Consumer prices rose 4.2 percent in October compared to a year ago. This was influenced by energy prices and the effects of a general supply shortage in the economy. That was the fastest pace since November 2011 and a sharp increase from 3.1 percent in September. Economists expected 3.9 percent.
The BOE has warned that it is likely to increase borrowing costs in the coming months to keep inflation under control, and estimates that prices could rise by 5 per cent early next year. That is more than double its objective.
The British pound rose after the report. Investors are bracing for next month, as strong labour market data on Tuesday point to rising wages.
For the time being, inflation is largely driven by temporary factors linked to energy prices and the rebound in global demand after the pandemic. However, the BOE fears that inflation may increase further if nothing is done about it.
As both employment and wages are growing, it is increasingly likely that the central bank will try to avoid an upward price spiral. Industry insists on caution and points to weaker economic growth and a decline in both consumer spending and consumer confidence.
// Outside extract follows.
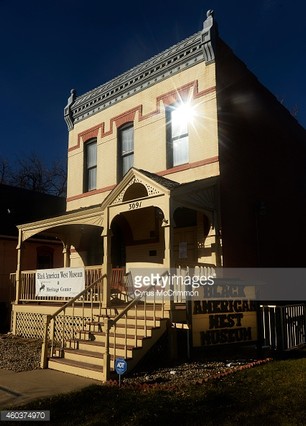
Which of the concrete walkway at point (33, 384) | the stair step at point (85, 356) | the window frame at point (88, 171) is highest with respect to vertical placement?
the window frame at point (88, 171)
“The Bank of England is facing a difficult trade-off between rising inflation and a stagnant recovery,” said Suren Thiru, head of Economy at the British Chamber of Commerce. “But as the UK economy is facing increasing headwinds, too early an increase in interest rates should be avoided.”
The rise in inflation last month was fuelled by natural gas and electricity prices. This happened after the regulator Ofgem had allowed suppliers to increase the tariffs by as much as 12 percent to compensate for the rising wholesale costs. Food, fuel, second-hand car prices and restaurant and hotel prices also contributed to the sharp rise in inflation.
Households are facing the prospect of another sharp increase in April, together with a sharp increase in payroll taxes. This can undermine economic recovery, as people will have less money left to spend.
Moreover, supply chain distortions have driven up the prices of many goods and services. Core inflation, which excludes energy, food, alcohol and tobacco prices, rose from 2.9% to 3.4%.
”Many countries are facing higher inflation as we recover from Covid, and we know that people are under pressure with the cost of living, ” Sunak said in a statement. “We help people get to work.”
Inflation may prove more persistent than expected
“While this is painful for households, traditional instruments such as raising interest rates are unlikely to have little effect on this inflationary pressure. This is because of its global nature,” says Jack Leslie, senior economist at the Resolution Foundation. “Instead, we should focus on securing the proclaimed COVID recovery. Then stronger growth will create more room for wage increases.”
A worrying signal for policy makers is that companies are increasingly promising price rises to cover rising wage and other costs. If workers demand higher wages to maintain their standard of living, inflation may prove more persistent than initially assumed.